- Task objective -
Give the data below again, word for word.

- Input material -
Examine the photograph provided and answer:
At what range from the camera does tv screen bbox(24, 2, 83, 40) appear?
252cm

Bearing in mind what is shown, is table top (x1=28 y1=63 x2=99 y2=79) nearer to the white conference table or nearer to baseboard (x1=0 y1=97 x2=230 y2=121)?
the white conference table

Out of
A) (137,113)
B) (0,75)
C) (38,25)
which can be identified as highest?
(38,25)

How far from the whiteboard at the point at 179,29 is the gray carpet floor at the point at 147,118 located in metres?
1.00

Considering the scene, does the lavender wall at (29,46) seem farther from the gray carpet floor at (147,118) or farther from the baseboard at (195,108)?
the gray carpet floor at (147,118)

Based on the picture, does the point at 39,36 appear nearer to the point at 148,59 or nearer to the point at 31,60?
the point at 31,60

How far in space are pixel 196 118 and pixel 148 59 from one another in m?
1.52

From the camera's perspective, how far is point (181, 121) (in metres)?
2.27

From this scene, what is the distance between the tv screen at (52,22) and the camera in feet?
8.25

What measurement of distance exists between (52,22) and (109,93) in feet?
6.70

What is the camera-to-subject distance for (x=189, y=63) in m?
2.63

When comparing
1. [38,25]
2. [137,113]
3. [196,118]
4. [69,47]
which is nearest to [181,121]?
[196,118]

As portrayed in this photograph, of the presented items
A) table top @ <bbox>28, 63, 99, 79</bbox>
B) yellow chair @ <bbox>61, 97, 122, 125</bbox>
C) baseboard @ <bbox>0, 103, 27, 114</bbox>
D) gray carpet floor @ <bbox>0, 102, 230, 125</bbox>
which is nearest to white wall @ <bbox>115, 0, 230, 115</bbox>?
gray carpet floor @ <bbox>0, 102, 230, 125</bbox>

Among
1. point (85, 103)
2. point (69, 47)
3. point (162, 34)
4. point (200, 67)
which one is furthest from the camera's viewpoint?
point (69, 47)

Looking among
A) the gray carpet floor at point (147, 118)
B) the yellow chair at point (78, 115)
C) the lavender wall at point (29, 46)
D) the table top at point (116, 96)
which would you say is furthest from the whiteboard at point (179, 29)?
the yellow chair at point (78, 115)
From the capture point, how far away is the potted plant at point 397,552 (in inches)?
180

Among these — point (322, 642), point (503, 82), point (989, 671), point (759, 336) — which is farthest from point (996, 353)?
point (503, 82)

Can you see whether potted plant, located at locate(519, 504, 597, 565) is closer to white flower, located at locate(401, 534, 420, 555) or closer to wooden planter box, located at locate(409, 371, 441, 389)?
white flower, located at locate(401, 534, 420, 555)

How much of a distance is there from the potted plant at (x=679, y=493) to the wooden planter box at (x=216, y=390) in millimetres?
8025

- Solution for this problem -
Examine the photograph provided and answer:
At what range from the camera does tv screen bbox(24, 2, 83, 40) appear?
252cm

Bearing in mind what is shown, is table top (x1=28 y1=63 x2=99 y2=79) nearer to the white conference table or nearer to baseboard (x1=0 y1=97 x2=230 y2=121)?
the white conference table

Out of
A) (137,113)
B) (0,75)
C) (38,25)
which can be identified as highest?
(38,25)

How far from the whiteboard at the point at 179,29 is the gray carpet floor at the point at 147,118 located in metres?
1.00

Considering the scene, does the lavender wall at (29,46) seem farther from the gray carpet floor at (147,118) or farther from the baseboard at (195,108)?
the gray carpet floor at (147,118)

Based on the picture, does the point at 39,36 appear nearer to the point at 148,59 or nearer to the point at 31,60?
the point at 31,60

How far in space are pixel 196 118 and pixel 148 59 from one another in m?
1.52

From the camera's perspective, how far is point (181, 121) (in metres)?
2.27

From this scene, what is the distance between the tv screen at (52,22) and the camera in feet?
8.25

What measurement of distance exists between (52,22) and (109,93) in feet?
6.70

What is the camera-to-subject distance for (x=189, y=63) in m?
2.63

When comparing
1. [38,25]
2. [137,113]
3. [196,118]
4. [69,47]
which is nearest to [181,121]?
[196,118]

As portrayed in this photograph, of the presented items
A) table top @ <bbox>28, 63, 99, 79</bbox>
B) yellow chair @ <bbox>61, 97, 122, 125</bbox>
C) baseboard @ <bbox>0, 103, 27, 114</bbox>
D) gray carpet floor @ <bbox>0, 102, 230, 125</bbox>
which is nearest to white wall @ <bbox>115, 0, 230, 115</bbox>?
gray carpet floor @ <bbox>0, 102, 230, 125</bbox>

Among
1. point (85, 103)
2. point (69, 47)
3. point (162, 34)
4. point (200, 67)
which one is furthest from the camera's viewpoint?
point (69, 47)

Looking among
A) the gray carpet floor at point (147, 118)
B) the yellow chair at point (78, 115)
C) the lavender wall at point (29, 46)
D) the table top at point (116, 96)
which would you say is furthest from the whiteboard at point (179, 29)?
the yellow chair at point (78, 115)
From the capture point, how far away is the potted plant at point 397,552 (in inches)?
180

Among these — point (322, 642), point (503, 82), point (989, 671), point (759, 336) — which is farthest from point (996, 353)?
point (503, 82)

Can you see whether potted plant, located at locate(519, 504, 597, 565) is closer to white flower, located at locate(401, 534, 420, 555) or closer to wooden planter box, located at locate(409, 371, 441, 389)?
white flower, located at locate(401, 534, 420, 555)

How much of a distance is there from the potted plant at (x=679, y=493) to the wooden planter box at (x=216, y=390) in millimetres?
8025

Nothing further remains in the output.